The reform process in the United Nations remains unresolved, because of the delicate imbalance of East and West and entanglement of the USA vs Russo-Chinese alliance." Examine and critically evaluate the East-West policy confrontations in this regard. (250 Words)

The reform process in the United Nations remains unresolved, because of the delicate imbalance of East and West and entanglement of the USA vs Russo-Chinese alliance." Examine and critically evaluate the East-West policy confrontations in this regard. (250 Words)

Introduction

UN reform—especially of the Security Council (UNSC)—has stalled for decades. A key reason is the East–West cleavage that now maps onto a US/Western camp vs Russia–China alignment, each guarding core interests and veto prerogatives. This geopolitical gridlock spills over into agendas, mandates, and even budgeting—keeping reform “unresolved.”

Where the East–West Confrontation Shows Up

1) Veto politics & conflict management

  • Syria, Ukraine, Gaza: reciprocal vetoes weaponize the Council; mandates lapse or are diluted.
  • R2P vs sovereignty: West emphasises humanitarian intervention/PoC; Russia–China foreground non-interference and host-state consent (post-Libya distrust).

2) Norm-setting divides

  • Human rights & sanctions: West pushes intrusive monitoring and sanctions; Russia–China resist “selective” country-specific scrutiny and unilateral coercive measures.
  • Climate-security: West/EU seek formal UNSC role; Russia (often with China) resists securitising climate.
  • Cyber/data governance: “Multi-stakeholder” (West) vs “cyber-sovereignty” (Russia–China) frames.
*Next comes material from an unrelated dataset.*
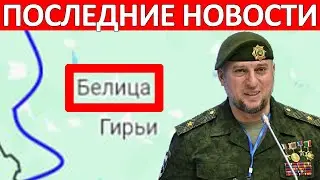 ПОСЛЕДНИЕ НОВОСТИ

Белица

Гирьи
3) Institutional design & membership reform

  • West voices support for “representative” expansion (often backing India, sometimes Japan, Germany, and Africa), but avoids touching the veto.
  • Russia–China back “greater developing-country representation,” prioritising Africa, while opposing Japan and remaining non-committal on veto extension—preserving P5 privilege.

4) Peacekeeping & budgets

  • Troop contributors (Global South) want voice; major funders (mostly West) press for performance and human-rights due diligence; Russia–China push cost control and sovereignty-respecting mandates. Budget bargains become geopolitical trades.

Why reform remains stuck (critical evaluation)
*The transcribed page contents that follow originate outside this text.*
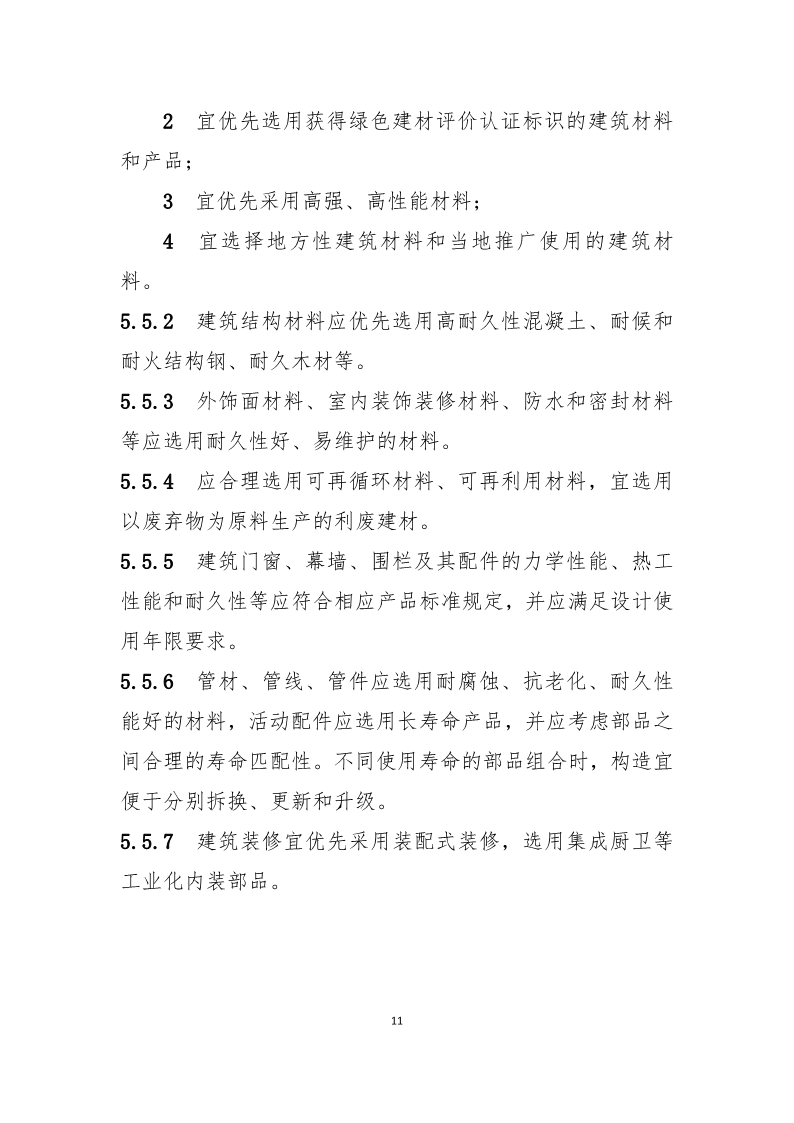 2 宜优先选用获得绿色建材评价认证标识的建筑材料和产品；

3 宜优先采用高强、高性能材料；

4 宜选择地方性建筑材料和当地推广使用的建筑材料。

5.5.2 建筑结构材料应优先选用高耐久性混凝土、耐候和耐火结构钢、耐久木材等。

5.5.3 外饰面材料、室内装饰装修材料、防水和密封材料等应选用耐久性好、易维护的材料。

5.5.4 应合理选用可再循环材料、可再利用材料，宜选用以废弃物为原料生产的利废建材。

5.5.5 建筑门窗、幕墙、围栏及其配件的力学性能、热工性能和耐久性等应符合相应产品标准规定，并应满足设计使用年限要求。

5.5.6 管材、管线、管件应选用耐腐蚀、抗老化、耐久性能好的材料，活动配件应选用长寿命产品，并应考虑部品之间合理的寿命匹配性。不同使用寿命的部品组合时，构造宜便于分别拆换、更新和升级。

5.5.7 建筑装修宜优先采用装配式装修，选用集成厨卫等工业化内装部品。

11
  • P5 self-interest: Any Charter amendment needs P5 ratification; no bloc will dilute its veto.
  • Not just East–West: Intra-South splits matter—G4 vs Uniting for Consensus (Italy, Pakistan, etc.); Ezulwini Consensus (Africa seeks two permanent seats with veto) vs others wanting only non-permanent seats.
  • Design dilemmas: Size (25–27?), categories (new permanent? longer-term elected?), and veto question (extend, restrain, or cap?) lack overlap.
  • Path-dependence & trust deficit: Libya 2011, Syria deadlock, Ukraine/Gaza polarisation erode willingness to compromise.
  • Parallel architectures: BRICS/SCO/“minilaterals” reduce incentives to fix the UN centre.

What could break the deadlock (realistic pathways)

  • Africa-first bargain: Lock in two African permanent seats; review clause after 10 years.
  • Limited permanents (no immediate veto) for India + one Latin American + one African; ACT/France-Mexico veto-restraint in mass-atrocity contexts.
  • Working-methods reforms (Note 507-style transparency, more open debates, penholdership diversification) to improve legitimacy now, while Charter reform lags.
  • Package deal that pairs Council expansion with GA revitalisation, predictable peacekeeping finance, and clearer sanctions due-process.
  • Bridge coalitions: Structured dialogues among P5 + G4 + UfC + AU to narrow text in the Inter-Governmental Negotiations (IGN) from “options” to a single draft.

Conclusion

UN reform is gridlocked less by procedure than by hard security competition. The East–West confrontation (US/West vs Russia–China) preserves veto asymmetries and fuels agenda splits. Progress, if any, will come from incremental working-methods gains and a grand bargain that prioritises African representation and a phased, veto-restrained expansion—the only overlap where principles and power can meet.